## [Exercise directions]
Reproduce the lines below exactly. Begin with the first, end with the line containing "Stands Out Circle – Your Title Text Here", and leave out the pictures.

───── Given entries ─────

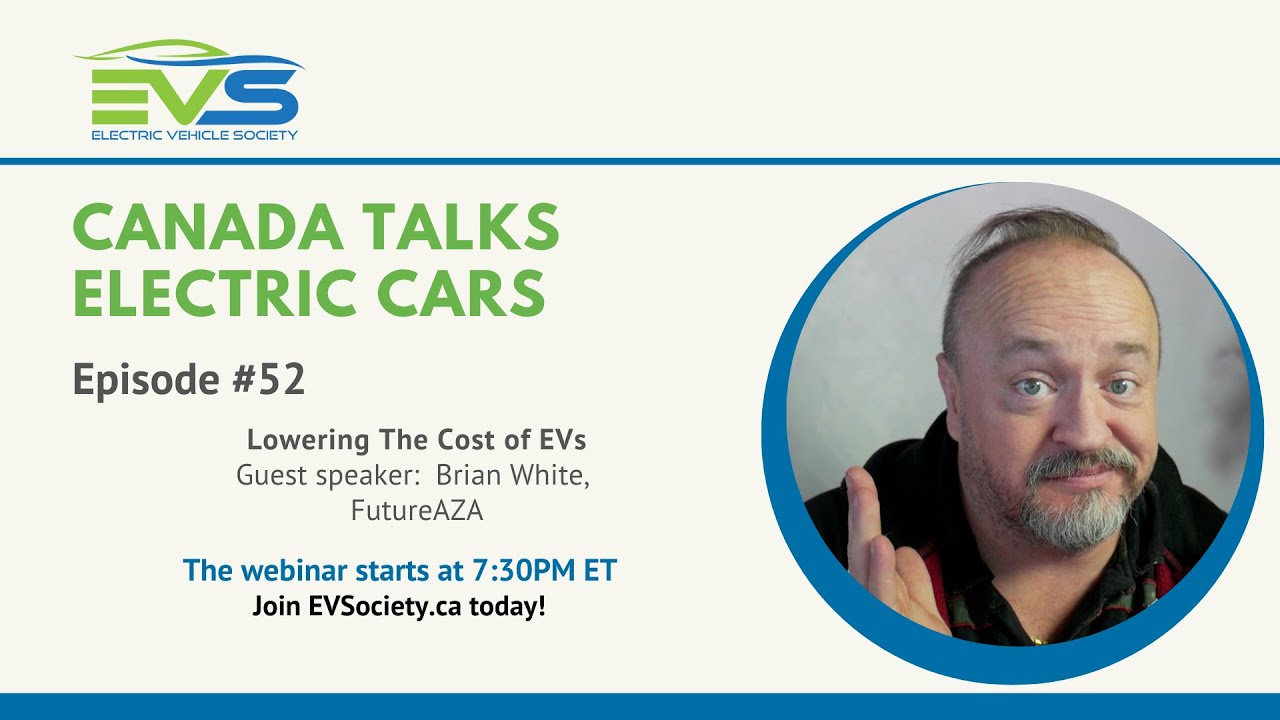 EVS
ELECTRIC VEHICLE SOCIETY

CANADA TALKS ELECTRIC CARS

Episode #52

Lowering The Cost of EVs
Guest speaker: Brian White, FutureAZA

The webinar starts at 7:30PM ET
Join EVSociety.ca today!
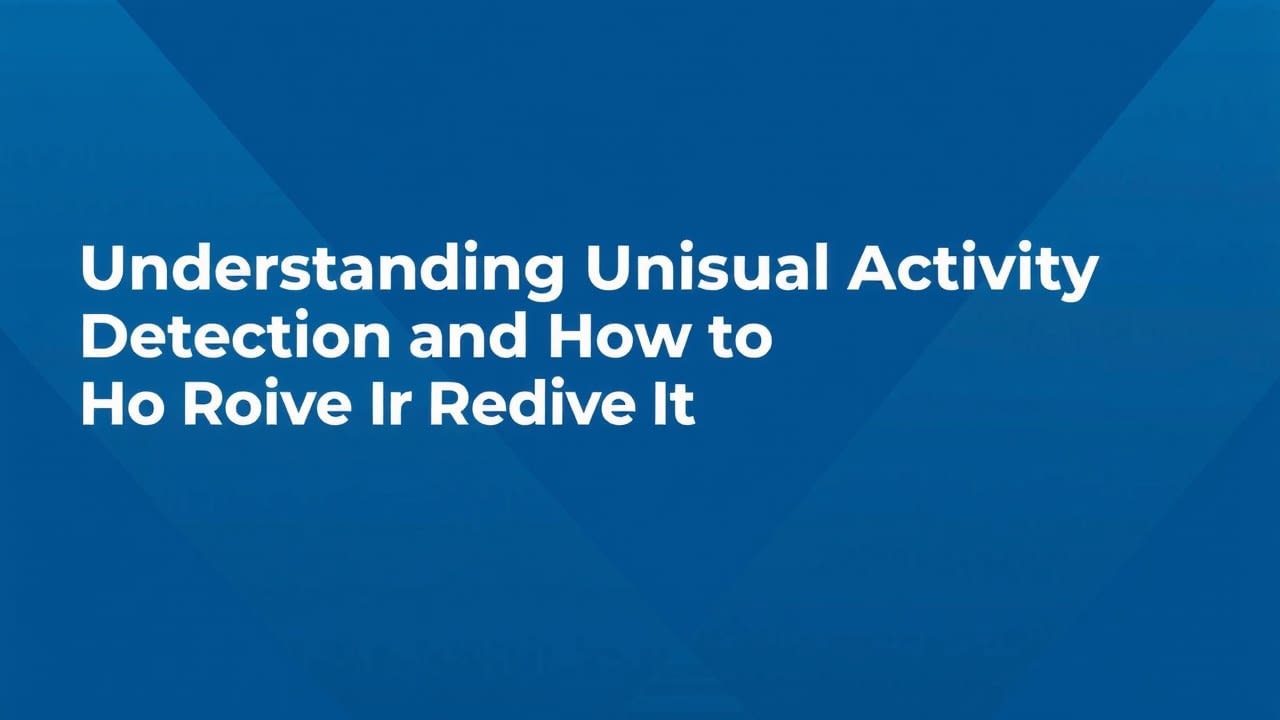 Understanding Unisual Activity Detection and How to Ho Roive Ir Redive It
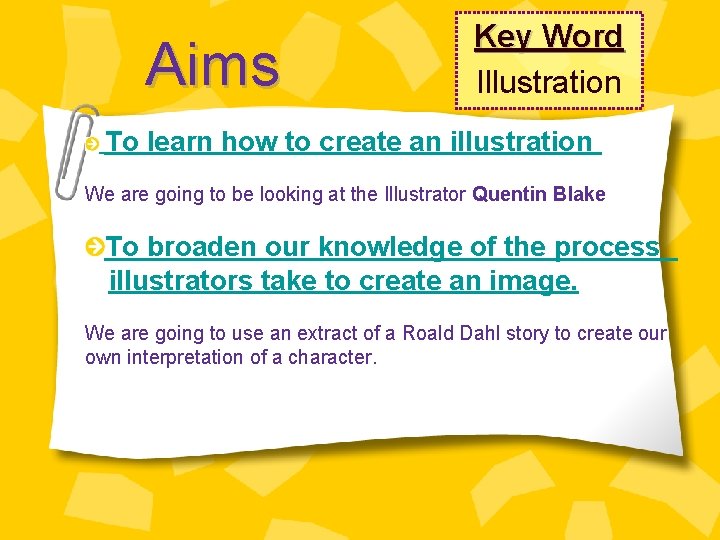 Aims

Key Word
Illustration

To learn how to create an illustration

We are going to be looking at the Illustrator Quentin Blake

To broaden our knowledge of the process illustrators take to create an image.

We are going to use an extract of a Roald Dahl story to create our own interpretation of a character.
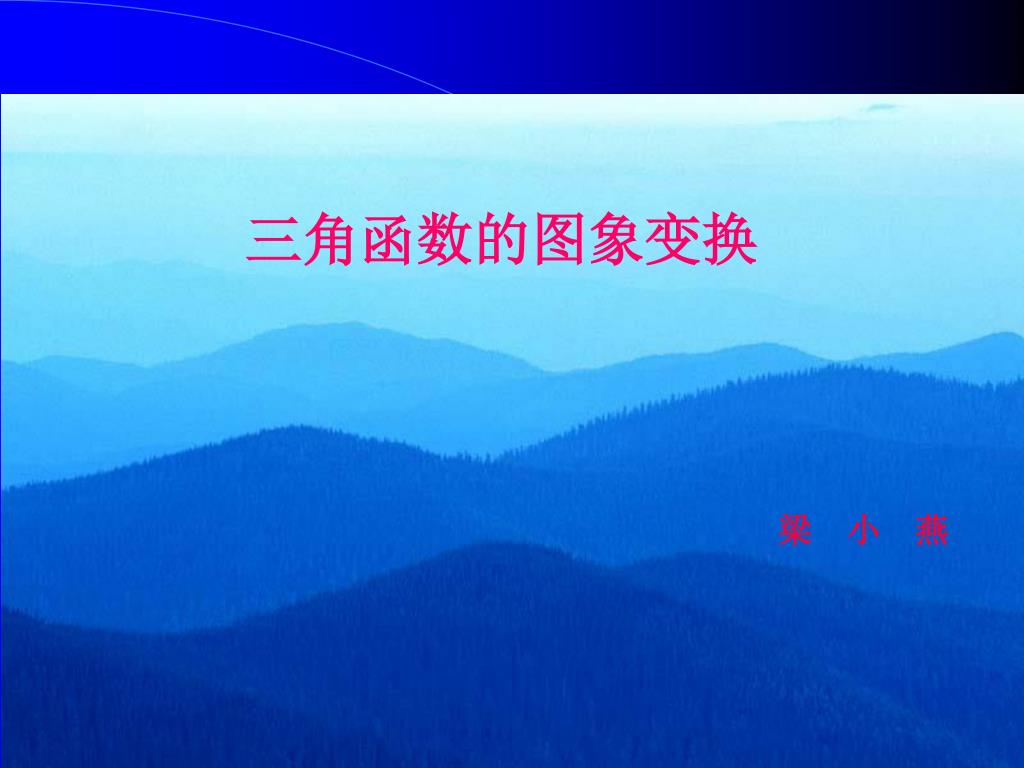 三角函数的图象变换

梁 小 燕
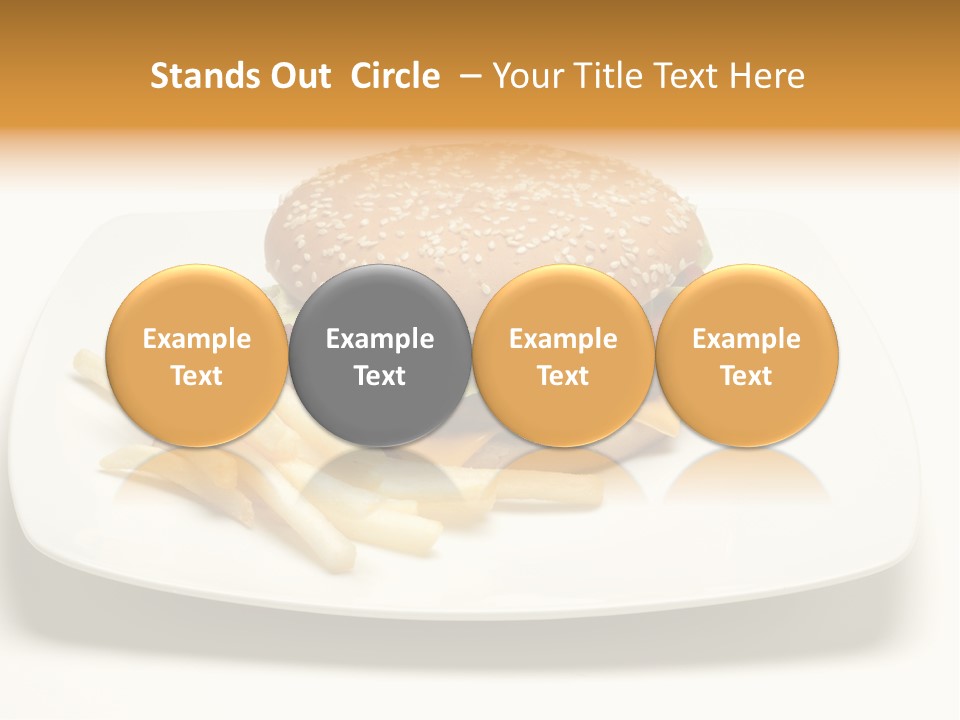 Stands Out Circle – Your Title Text Here

Example Text

Example Text

Example Text

Example Text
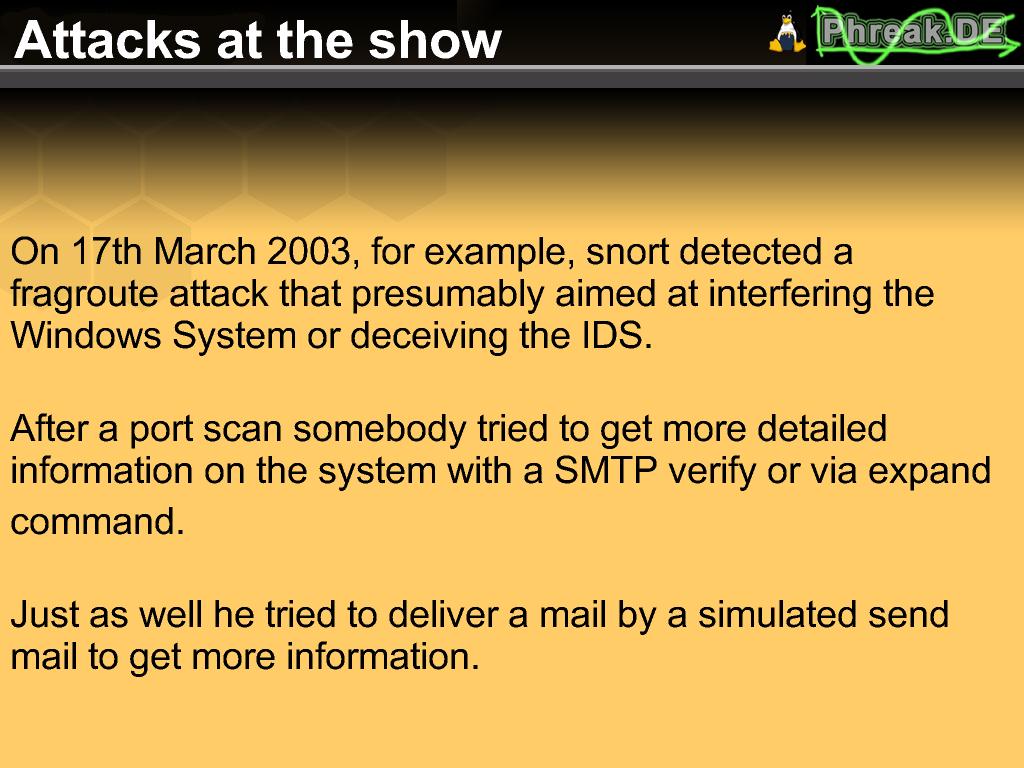 Attacks at the show

Phreak.DE

On 17th March 2003, for example, snort detected a fragroute attack that presumably aimed at interfering the Windows System or deceiving the IDS.

After a port scan somebody tried to get more detailed information on the system with a SMTP verify or via expand command.

Just as well he tried to deliver a mail by a simulated send mail to get more information.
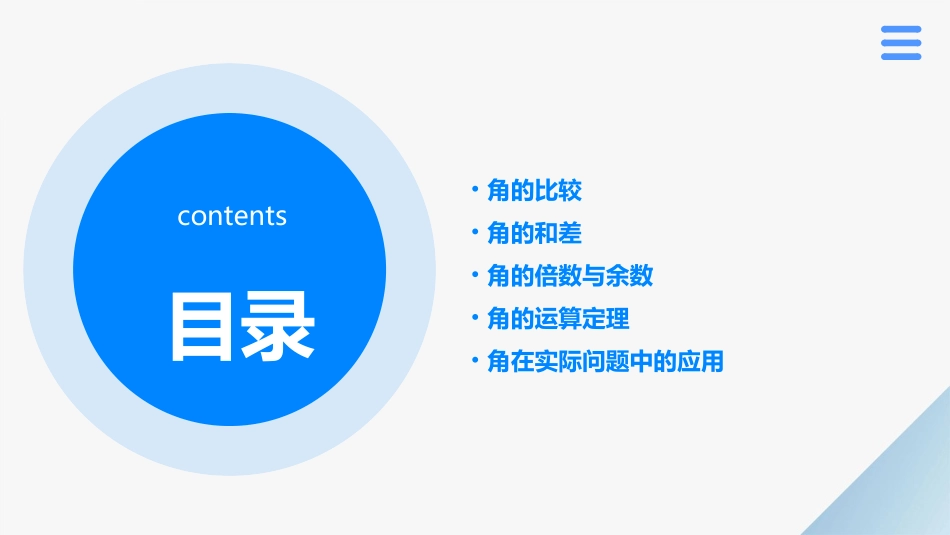 contents

目录

• 角的比较
• 角的和差
• 角的倍数与余数
• 角的运算定理
• 角在实际问题中的应用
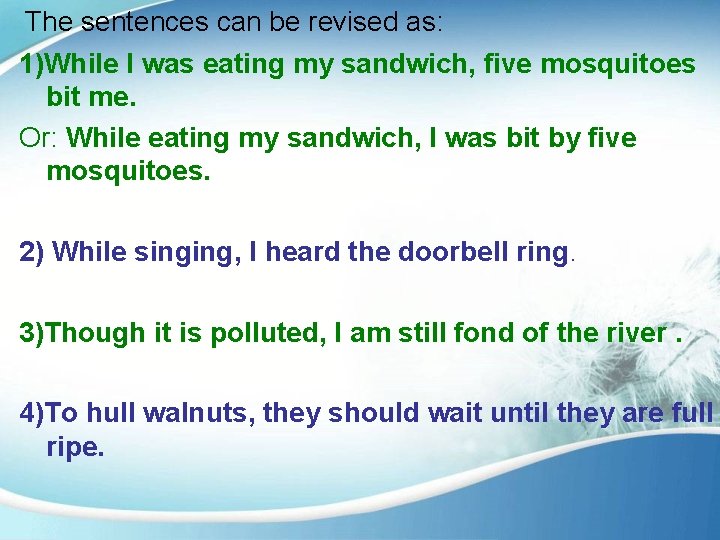 The sentences can be revised as:

1)While I was eating my sandwich, five mosquitoes bit me.

Or: While eating my sandwich, I was bit by five mosquitoes.

2) While singing, I heard the doorbell ring.

3)Though it is polluted, I am still fond of the river .

4)To hull walnuts, they should wait until they are full ripe.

─────

## [Answer section]
 EVS
ELECTRIC VEHICLE SOCIETY

CANADA TALKS ELECTRIC CARS

Episode #52

Lowering The Cost of EVs
Guest speaker: Brian White, FutureAZA

The webinar starts at 7:30PM ET
Join EVSociety.ca today!
 Understanding Unisual Activity Detection and How to Ho Roive Ir Redive It
 Aims

Key Word
Illustration

To learn how to create an illustration

We are going to be looking at the Illustrator Quentin Blake

To broaden our knowledge of the process illustrators take to create an image.

We are going to use an extract of a Roald Dahl story to create our own interpretation of a character.
 三角函数的图象变换

梁 小 燕
 Stands Out Circle – Your Title Text Here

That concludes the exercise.